The Motley Fool Discussion Boards
Financial Planning / Tax Strategies
|Subject: Bad Debt?||Date: 7/14/2013 11:15 AM|
|Author: gsgreen||Number: 118864 of 121095|
In 2006, my wife and I sold a piece of undeveloped land for $92,000 which we carried the paper on. Our cost basis in the property is (was?) $62,000.
The buyer currently owes a balance of $59,000 at 7.5%.
The FMV of the property, if patient, is possibly in the $40,000 range in today's market.
The buyer is one of the people laid off in the current MSFT reorganization. He feels he cannot guarantee being able to make his $700/mo plus $5,000/yr payments on this property.
He has made us an offer of a one time $30,000 cash out with us to forgive the balance of the debt ($29,000).
We are considering this, as we would still be whole on our cost, plus we would have earned $14,000 in interest over the last few years.
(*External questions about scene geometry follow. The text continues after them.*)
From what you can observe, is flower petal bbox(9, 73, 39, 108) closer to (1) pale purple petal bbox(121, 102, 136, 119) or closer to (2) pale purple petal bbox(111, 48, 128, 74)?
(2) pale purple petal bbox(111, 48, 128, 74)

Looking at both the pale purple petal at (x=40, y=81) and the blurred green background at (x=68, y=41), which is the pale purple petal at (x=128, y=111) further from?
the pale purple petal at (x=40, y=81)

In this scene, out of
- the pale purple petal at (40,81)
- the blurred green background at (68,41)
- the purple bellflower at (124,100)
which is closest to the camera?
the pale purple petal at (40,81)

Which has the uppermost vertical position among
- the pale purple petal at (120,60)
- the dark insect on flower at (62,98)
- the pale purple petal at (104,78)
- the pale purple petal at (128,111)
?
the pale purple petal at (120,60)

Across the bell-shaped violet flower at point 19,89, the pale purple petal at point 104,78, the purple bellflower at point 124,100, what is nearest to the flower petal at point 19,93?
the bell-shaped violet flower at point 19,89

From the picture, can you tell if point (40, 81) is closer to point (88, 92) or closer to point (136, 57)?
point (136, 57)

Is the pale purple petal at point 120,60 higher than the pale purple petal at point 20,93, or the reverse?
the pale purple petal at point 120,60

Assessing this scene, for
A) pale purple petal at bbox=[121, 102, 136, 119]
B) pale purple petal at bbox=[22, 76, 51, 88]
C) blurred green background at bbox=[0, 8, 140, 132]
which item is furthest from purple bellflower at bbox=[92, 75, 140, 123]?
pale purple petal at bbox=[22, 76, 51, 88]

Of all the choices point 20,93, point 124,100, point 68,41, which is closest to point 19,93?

Additionally, since the sale, the local government has imposed a $5,000 assessment on the property which is still outstanding and the current year's property taxes have not been paid.
What are the tax implications? Specifically, can we take that $29,000 of forgiveness as a bad debt write off and if so, how.
This piece of property was simply an individual investment, and not part of a "business" for us.